+++ Passage given +++

Brand new logo (#245)

* add text (Montsserrat) for logo

* [wip] logo: integration and backwards time works

todo: slowdown!

* yeahhhhh slowdown is done, logo looks SICK!!!!

* Logo is FINISHED!!!

* add final logo :)

* bump version

.gitignore

@@ -8,4 +8,5 @@ Manifest.toml
 *.css
 *style.jl
 *.png
-*.mp4
+*.mp4
+*.gif

Project.toml

@@ -1,7 +1,7 @@
 name = "DynamicalSystems"
 uuid = "61744808-ddfa-5f27-97ff-6e42cc95d634"
 repo = "https://github.com/JuliaDynamics/DynamicalSystems.jl.git"
-version = "3.3.22"
+version = "3.3.23"
 
 [deps]
 Attractors = "f3fd9213-ca85-4dba-9dfd-7fc91308fec7"

README.md

@@ -1,13 +1,12 @@
-![DynamicalSystems.jl logo: The Double Pendulum](https://i.imgur.com/nFQFdB0.gif)
+![DynamicalSystems.jl logo: The Double Pendulum](https://github.com/JuliaDynamics/JuliaDynamics/blob/master/videos/dynamicalsystems/juliadynamics_logo_anim_dark.gif?raw=true)
 
 [![](https://img.shields.io/badge/docs-online-blue.svg)](https://juliadynamics.github.io/DynamicalSystemsDocs.jl/dynamicalsystems/dev/)
 [![DocBuild](https://github.com/juliadynamics/DynamicalSystems.jl/workflows/CI/badge.svg)](https://github.com/JuliaDynamics/DynamicalSystems.jl/actions)
 [![DOI](http://joss.theoj.org/papers/10.21105/joss.00598/status.svg)](https://doi.org/10.21105/joss.00598)
 [![Textbook](https://img.shields.io/badge/Textbook-10.1007%2F978--3--030--91032--7-purple)](https://link.springer.com/book/10.1007/978-3-030-91032-7)
 [![Package Downloads](https://img.shields.io/badge/dynamic/json?url=http%3A%2F%2Fjuliapkgstats.com%2Fapi%2Fv1%2Ftotal_downloads%2FDynamicalSystems&query=total_requests&label=Downloads)](http://juliapkgstats.com/pkg/DynamicalSystems)
 
-
-**DynamicalSystems.jl** is an [award-winning](https://dsweb.siam.org/The-Magazine/Article/winners-of-the-dsweb-2018-software-contest) Julia software library for nonlinear dynamics and nonlinear timeseries analysis.

+++ Records to process +++

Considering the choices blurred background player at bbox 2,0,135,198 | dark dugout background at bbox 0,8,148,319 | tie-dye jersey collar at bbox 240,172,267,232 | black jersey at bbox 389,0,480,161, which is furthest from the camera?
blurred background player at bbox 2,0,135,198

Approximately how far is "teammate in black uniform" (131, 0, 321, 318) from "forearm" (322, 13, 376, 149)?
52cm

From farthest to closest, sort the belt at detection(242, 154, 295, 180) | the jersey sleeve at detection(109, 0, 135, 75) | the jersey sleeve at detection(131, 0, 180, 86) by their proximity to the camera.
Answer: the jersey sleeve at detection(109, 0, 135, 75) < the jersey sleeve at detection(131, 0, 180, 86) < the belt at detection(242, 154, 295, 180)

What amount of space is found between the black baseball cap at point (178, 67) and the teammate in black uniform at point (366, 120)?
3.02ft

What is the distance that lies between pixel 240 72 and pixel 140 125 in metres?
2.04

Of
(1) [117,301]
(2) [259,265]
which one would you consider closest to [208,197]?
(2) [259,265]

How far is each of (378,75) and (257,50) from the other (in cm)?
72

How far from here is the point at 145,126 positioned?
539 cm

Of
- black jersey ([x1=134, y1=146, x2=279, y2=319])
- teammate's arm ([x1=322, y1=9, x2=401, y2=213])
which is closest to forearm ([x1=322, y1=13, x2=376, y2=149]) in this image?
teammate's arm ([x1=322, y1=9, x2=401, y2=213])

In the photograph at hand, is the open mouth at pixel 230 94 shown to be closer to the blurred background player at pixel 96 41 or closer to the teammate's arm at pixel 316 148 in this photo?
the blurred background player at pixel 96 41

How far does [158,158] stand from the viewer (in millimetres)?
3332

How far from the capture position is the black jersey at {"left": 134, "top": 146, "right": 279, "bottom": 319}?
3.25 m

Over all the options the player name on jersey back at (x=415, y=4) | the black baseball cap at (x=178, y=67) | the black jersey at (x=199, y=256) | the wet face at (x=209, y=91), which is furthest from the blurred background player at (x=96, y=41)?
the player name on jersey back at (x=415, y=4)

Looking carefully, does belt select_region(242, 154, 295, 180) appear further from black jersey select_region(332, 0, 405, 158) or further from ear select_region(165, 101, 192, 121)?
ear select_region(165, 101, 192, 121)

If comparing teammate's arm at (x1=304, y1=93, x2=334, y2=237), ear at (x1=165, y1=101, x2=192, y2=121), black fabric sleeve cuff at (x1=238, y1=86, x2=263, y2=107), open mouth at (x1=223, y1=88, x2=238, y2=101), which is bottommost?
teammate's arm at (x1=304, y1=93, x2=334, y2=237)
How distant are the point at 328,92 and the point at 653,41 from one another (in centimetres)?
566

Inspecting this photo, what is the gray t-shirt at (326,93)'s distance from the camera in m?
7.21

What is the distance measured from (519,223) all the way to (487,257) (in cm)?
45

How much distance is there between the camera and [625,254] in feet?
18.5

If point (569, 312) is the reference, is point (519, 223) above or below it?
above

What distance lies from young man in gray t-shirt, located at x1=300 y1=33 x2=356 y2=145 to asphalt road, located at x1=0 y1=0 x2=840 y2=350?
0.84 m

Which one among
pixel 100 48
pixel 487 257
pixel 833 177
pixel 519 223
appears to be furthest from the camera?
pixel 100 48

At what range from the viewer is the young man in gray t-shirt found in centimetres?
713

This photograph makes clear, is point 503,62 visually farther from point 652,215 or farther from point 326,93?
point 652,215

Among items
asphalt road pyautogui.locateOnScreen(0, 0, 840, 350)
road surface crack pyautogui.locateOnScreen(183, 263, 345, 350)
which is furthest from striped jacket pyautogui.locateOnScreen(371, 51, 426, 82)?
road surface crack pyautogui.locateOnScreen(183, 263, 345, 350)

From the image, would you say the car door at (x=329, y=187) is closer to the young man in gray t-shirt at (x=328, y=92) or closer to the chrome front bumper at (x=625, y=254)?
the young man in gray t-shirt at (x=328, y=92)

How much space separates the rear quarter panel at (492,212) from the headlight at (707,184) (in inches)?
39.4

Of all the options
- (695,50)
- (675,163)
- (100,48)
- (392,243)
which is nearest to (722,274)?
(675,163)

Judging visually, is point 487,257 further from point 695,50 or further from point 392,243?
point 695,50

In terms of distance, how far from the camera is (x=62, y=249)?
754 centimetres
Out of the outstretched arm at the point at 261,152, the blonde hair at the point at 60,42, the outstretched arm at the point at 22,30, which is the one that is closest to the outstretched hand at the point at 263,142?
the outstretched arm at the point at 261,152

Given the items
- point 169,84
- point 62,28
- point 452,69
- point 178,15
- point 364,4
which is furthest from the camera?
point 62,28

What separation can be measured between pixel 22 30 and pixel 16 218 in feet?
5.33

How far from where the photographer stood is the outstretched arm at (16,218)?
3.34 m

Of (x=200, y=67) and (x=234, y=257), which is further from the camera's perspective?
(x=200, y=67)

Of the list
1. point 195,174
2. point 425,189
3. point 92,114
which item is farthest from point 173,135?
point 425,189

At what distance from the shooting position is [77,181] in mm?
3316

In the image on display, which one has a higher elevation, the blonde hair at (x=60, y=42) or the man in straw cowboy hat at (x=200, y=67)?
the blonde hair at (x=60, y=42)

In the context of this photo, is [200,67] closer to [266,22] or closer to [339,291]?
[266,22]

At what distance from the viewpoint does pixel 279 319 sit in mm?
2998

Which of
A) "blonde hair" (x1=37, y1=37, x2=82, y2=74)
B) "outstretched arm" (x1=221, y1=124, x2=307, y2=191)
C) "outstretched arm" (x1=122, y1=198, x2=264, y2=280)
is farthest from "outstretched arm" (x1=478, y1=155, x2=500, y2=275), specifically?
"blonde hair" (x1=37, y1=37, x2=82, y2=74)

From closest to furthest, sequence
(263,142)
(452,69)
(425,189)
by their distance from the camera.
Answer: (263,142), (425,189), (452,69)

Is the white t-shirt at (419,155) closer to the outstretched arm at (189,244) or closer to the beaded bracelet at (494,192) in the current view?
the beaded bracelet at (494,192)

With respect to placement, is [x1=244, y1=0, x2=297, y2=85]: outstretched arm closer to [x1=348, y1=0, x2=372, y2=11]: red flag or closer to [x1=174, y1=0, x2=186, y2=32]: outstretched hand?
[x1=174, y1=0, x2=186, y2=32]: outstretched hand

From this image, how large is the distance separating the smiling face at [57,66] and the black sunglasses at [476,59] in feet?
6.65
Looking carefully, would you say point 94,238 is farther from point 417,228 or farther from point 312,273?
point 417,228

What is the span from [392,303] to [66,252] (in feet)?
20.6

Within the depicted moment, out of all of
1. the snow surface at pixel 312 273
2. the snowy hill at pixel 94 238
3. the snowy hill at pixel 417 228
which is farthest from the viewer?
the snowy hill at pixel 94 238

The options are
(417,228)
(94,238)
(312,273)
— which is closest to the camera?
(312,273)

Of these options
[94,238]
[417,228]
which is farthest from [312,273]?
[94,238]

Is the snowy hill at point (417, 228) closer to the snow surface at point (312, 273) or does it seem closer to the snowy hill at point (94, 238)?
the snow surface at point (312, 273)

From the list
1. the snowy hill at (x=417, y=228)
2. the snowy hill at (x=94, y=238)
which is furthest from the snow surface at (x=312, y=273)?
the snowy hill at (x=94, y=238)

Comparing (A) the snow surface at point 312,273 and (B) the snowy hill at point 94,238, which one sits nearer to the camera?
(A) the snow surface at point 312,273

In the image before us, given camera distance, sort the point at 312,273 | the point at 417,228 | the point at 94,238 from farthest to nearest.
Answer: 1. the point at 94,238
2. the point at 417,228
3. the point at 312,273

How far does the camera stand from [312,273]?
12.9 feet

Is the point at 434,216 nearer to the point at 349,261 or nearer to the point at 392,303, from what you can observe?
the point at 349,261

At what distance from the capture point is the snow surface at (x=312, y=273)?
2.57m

+++

Directions
[a] Tally how many lines of the records contain the word "image", and reply with the number alone.
[b] Carry on the DynamicalSystems.jl logo commit diff from the point where it stops.

Task-by-task answers
[a] 5

[b]
+**DynamicalSystems.jl** is an [award-winning](https://dsweb.siam.org/The-Magazine/Article/winners-of-the-dsweb-2018-software-contest) Julia-based general-purpose software library for the whole of nonlinear dynamics and nonlinear timeseries analysis.
 
 To install **DynamicalSystems.jl**, run `import Pkg; Pkg.add("DynamicalSystems")` as a Julia language command.
 To learn how to use it and see its contents visit the documentation, which you can either find [online](https://juliadynamics.github.io/DynamicalSystems.jl/dev/) or build locally by running the `docs/make.jl` file.
@@ -23,8 +22,8 @@ Aspects of **DynamicalSystems.jl** that make it stand out among other codebases
 - **Open source community project**. Built from the ground up entirely on GitHub, **DynamicalSystems.jl** is 100% open source and based on community contributions. Anyone can be a developer of the library. Everyone is welcomed.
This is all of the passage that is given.